Illinois' medical marijuana law will soon be expanded to include the treatment of adults and children with epilepsy under legislation Gov. Pat Quinn signed Sunday.
“This new law will help alleviate the suffering of many adults and children across the state,” Quinn said in a statement. “Epilepsy is a debilitating condition, and this much needed relief will help to reduce some of its symptoms for those who endure seizures."
The new legislation, which takes effect January 1, tweaks the state's larger medical marijuana measure "to allow children under 18, with a parent’s consent, to be treated with non-smokable forms of medical marijuana for the same range of conditions now available to adults," a release from the governor's office reads. Seizures will also be added to the Compassionate Use of Medical Cannabis Pilot Program Act's list of medical conditions legally allowed to be treated with medical marijuana.
“I have a 14 year-old constituent by the name of Hugh who lives with epilepsy,” said House Republican leader Jim Durkin of Western Springs, a chief co-sponsor of the new legislation, SB 2636. “His parents, Bob and Kelly, want to provide their son with as much relief as possible. Unfortunately, traditional medications and methods have not worked. It’s our hope that this new law will provide much needed relief for Hugh and thousands of other children.”

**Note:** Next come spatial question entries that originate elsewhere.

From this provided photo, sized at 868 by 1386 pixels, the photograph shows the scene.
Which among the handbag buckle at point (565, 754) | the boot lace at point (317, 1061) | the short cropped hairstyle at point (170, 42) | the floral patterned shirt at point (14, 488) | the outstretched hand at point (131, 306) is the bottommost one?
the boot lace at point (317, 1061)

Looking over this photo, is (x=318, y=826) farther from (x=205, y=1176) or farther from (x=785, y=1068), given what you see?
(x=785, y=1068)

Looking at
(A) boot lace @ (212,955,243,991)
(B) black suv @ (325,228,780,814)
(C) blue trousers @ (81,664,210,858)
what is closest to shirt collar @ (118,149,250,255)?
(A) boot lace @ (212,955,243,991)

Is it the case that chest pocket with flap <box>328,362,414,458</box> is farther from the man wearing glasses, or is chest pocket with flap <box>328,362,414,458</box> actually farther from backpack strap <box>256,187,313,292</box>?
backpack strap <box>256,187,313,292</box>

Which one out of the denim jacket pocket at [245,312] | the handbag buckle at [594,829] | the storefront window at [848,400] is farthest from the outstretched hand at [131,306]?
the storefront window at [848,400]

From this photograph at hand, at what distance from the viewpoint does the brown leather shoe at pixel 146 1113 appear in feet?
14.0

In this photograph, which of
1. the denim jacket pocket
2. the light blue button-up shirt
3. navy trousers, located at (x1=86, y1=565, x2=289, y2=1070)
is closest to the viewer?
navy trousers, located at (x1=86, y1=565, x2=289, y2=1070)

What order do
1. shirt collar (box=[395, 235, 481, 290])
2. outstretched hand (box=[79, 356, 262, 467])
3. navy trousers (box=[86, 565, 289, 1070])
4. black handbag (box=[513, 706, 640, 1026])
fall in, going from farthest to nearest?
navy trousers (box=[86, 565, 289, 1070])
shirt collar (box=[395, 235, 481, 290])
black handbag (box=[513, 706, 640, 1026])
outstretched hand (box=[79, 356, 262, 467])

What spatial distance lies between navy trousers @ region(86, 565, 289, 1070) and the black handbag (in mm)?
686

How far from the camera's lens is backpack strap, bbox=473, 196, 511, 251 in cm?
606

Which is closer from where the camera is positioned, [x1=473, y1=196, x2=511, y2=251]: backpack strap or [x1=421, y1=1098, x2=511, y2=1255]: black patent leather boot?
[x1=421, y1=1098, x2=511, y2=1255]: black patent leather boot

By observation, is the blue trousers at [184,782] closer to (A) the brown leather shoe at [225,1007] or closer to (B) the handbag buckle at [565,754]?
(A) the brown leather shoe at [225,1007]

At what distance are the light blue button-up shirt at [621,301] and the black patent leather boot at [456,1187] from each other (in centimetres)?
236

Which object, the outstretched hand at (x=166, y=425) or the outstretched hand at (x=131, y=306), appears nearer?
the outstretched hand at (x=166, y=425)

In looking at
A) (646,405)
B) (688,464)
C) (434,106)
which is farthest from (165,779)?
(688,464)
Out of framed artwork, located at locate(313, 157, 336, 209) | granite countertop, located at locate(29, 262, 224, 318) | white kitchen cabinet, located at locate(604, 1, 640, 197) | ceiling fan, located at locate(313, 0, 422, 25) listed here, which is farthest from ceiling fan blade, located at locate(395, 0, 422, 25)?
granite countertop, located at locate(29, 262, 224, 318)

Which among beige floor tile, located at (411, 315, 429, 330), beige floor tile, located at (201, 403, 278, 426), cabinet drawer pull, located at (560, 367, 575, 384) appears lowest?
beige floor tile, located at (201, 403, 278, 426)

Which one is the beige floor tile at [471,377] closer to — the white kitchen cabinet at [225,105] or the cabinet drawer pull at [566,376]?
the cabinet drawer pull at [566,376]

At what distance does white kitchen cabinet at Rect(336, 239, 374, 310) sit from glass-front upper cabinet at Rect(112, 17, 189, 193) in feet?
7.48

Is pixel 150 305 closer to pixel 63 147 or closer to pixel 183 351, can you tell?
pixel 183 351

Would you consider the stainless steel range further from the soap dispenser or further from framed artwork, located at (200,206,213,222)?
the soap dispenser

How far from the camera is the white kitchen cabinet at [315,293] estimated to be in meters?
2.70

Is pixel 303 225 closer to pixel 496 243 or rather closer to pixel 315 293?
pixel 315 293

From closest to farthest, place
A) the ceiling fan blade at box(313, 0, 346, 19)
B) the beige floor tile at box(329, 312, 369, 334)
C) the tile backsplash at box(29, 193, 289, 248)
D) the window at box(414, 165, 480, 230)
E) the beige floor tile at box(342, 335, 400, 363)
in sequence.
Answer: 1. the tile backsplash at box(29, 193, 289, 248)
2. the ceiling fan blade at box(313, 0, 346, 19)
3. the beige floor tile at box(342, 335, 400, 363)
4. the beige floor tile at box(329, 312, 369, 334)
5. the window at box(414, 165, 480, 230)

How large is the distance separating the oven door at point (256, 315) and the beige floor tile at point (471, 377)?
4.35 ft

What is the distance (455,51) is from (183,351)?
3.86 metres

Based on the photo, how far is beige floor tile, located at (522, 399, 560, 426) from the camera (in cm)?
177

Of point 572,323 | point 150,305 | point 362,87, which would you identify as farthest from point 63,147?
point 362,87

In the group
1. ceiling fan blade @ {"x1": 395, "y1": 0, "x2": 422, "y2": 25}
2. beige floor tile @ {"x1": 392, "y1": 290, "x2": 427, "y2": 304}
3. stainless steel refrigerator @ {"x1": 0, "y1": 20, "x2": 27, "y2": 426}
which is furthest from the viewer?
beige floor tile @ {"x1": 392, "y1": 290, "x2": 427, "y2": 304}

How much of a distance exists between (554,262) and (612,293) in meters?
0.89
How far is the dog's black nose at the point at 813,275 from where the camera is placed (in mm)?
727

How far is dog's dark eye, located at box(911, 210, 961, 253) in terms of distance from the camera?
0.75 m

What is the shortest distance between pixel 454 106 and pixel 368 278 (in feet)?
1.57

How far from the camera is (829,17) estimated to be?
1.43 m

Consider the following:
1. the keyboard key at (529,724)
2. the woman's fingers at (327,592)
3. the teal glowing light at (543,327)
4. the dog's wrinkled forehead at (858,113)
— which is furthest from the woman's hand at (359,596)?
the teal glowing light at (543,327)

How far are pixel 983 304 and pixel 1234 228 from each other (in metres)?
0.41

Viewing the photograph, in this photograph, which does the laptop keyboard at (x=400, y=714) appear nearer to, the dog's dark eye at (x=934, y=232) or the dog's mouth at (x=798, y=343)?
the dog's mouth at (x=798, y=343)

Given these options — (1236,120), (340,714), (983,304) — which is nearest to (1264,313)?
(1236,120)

Back in August, Gov. Pat Quinn signed the Compassionate Use of Medical Cannabis Pilot Program Act, said to be one of the toughest medical marijuana bills in the country. The act sets up a four-year trial period during which medical marijuana can be prescribed to people with specific debilitating medical conditions. The state's proposed medial marijuana rules got the OK from the Joint Committee on Administrative Rules earlier this month.
State Sen. Iris Martinez (D-Chicago) and State Rep. Lou Lang (D-Skokie) sponsored the legislation that adds the treatment of adults and children with seizures to the state's larger medical marijuana measure.